The first helmet was a bit of a challenge for everyone involved as her head was shifting so much that she was constantly having to come in for adjustments. There were a few times that red spots were found on her shunt, which caused us to discontinue use of the helmet until we could come in for adjustments (usually the next day). For almost five months, she had weekly adjustments to keep everything working properly. Even with all of the adjustments, and some ingenuity on behalf of her Cranial Remolding Specialist, the first helmet was not going to fit her long enough for her to complete the treatment. So, after a scan was submitted to insurance still showing that Emma qualified, she continued treatment in her second helmet beginning on September 15th. This helmet was white with pale blue and pink hearts on it. I decided to have something a little different (and more "girly"), because I wanted to be able to tell the difference between helmets when looking back on her pictures.



Reaching for her giraffe, trying to make new friends.

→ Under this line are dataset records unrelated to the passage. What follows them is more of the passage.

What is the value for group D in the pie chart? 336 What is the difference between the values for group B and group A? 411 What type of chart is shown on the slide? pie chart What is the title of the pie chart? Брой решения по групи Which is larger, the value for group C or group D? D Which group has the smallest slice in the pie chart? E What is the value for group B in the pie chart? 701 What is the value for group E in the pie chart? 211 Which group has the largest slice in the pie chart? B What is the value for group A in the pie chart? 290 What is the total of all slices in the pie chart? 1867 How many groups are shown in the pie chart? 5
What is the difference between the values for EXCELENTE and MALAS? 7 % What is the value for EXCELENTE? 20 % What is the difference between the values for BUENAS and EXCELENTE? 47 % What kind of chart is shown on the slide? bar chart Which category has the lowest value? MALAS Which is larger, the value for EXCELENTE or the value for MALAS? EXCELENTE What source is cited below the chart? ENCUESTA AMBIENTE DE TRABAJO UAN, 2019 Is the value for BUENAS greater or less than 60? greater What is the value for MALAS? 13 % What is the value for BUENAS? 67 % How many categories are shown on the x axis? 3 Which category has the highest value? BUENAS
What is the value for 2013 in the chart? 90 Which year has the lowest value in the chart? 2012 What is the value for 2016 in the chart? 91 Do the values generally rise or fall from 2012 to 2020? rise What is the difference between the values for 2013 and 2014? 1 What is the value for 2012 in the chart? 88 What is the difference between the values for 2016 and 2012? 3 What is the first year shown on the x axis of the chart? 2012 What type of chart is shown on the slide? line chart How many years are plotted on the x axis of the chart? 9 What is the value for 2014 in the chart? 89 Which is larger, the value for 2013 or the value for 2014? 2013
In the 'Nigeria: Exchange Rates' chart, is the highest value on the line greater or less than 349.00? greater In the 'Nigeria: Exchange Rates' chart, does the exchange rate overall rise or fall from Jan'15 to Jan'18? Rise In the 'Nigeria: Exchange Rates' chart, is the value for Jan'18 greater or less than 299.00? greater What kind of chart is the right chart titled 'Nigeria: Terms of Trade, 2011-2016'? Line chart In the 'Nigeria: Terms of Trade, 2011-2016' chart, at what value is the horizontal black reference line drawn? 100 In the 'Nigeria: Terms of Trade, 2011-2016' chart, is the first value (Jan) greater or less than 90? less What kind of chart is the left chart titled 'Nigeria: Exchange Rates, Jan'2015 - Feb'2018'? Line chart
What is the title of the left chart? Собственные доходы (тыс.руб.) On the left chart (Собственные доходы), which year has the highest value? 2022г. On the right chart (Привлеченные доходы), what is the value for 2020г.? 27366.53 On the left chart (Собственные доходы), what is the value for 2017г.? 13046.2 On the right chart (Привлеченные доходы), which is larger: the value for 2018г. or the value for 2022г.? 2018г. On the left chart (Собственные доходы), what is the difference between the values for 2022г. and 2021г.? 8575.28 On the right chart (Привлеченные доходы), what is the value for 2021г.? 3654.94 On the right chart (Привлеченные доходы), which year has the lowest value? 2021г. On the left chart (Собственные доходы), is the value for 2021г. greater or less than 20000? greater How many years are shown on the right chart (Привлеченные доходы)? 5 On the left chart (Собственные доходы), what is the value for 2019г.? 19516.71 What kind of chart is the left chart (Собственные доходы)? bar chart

Once she got to the point that the second helmet was reaching its limits, STAR recommended a third helmet based on her special circumstances. Emma was close to being within the normal range, but due to her developmental challenges (not sitting on her own and struggling with head control), she would still be spending significant time laying down which could cause her to have new flat spots. After all the work we had put in to correct her head shape, I agreed with their recommendation and we submitted documentation to her neurosurgeon to approve her for a third helmet. At first, his response was that her head shape was close enough to normal that he didn't see the need for her to continue treatment. This would be the first time my skills as Emma's advocate would be tested. I simply asked the doctor why he didn't agree with STAR’s assessment since it made so much sense to me. He then stated that he didn't anticipate her getting much more correction from a third helmet, but inevitably agreed to approve the request. During the time it took to get the third helmet approved and processed through insurance, Emma outgrew her second helmet and was out of treatment for a few weeks. During those weeks, the scans showed her regression and the development of some new flat spots; assuring me that we were correct to push for the third helmet. Emma got her third helmet on January 30th of this year and it is solid purple. It lasted the longest of the three simply because her head wasn't growing as quickly as it was when she was younger. This also allowed us to keep her in it until September 20th so that she wouldn't develop any more flat spots this year.


First time in her ExerSaucer - not quite sure what to do.



After completing her treatment, it amazes me, looking back, how far she has come. When I see pictures of what she looked like right after surgery up until she began treatment at three months old, I can't help but be thankful that such technology exists and that we were lucky enough to be able to have it for Emma. Not only does her head look better, but more importantly, the treatment also made sure that the alignment of things inside her head developed correctly as well. At her final appointment, we received the best news about her head shape - it was within normal range. Then, at her 18 month check up with her pediatrician, her head size was finally about to hit the top of the normal growth curve. By the time she is two, she should be in the normal range on both size and shape for her head! Now that she is helmet-free, it is time for her to feel the wind in her beautiful hair!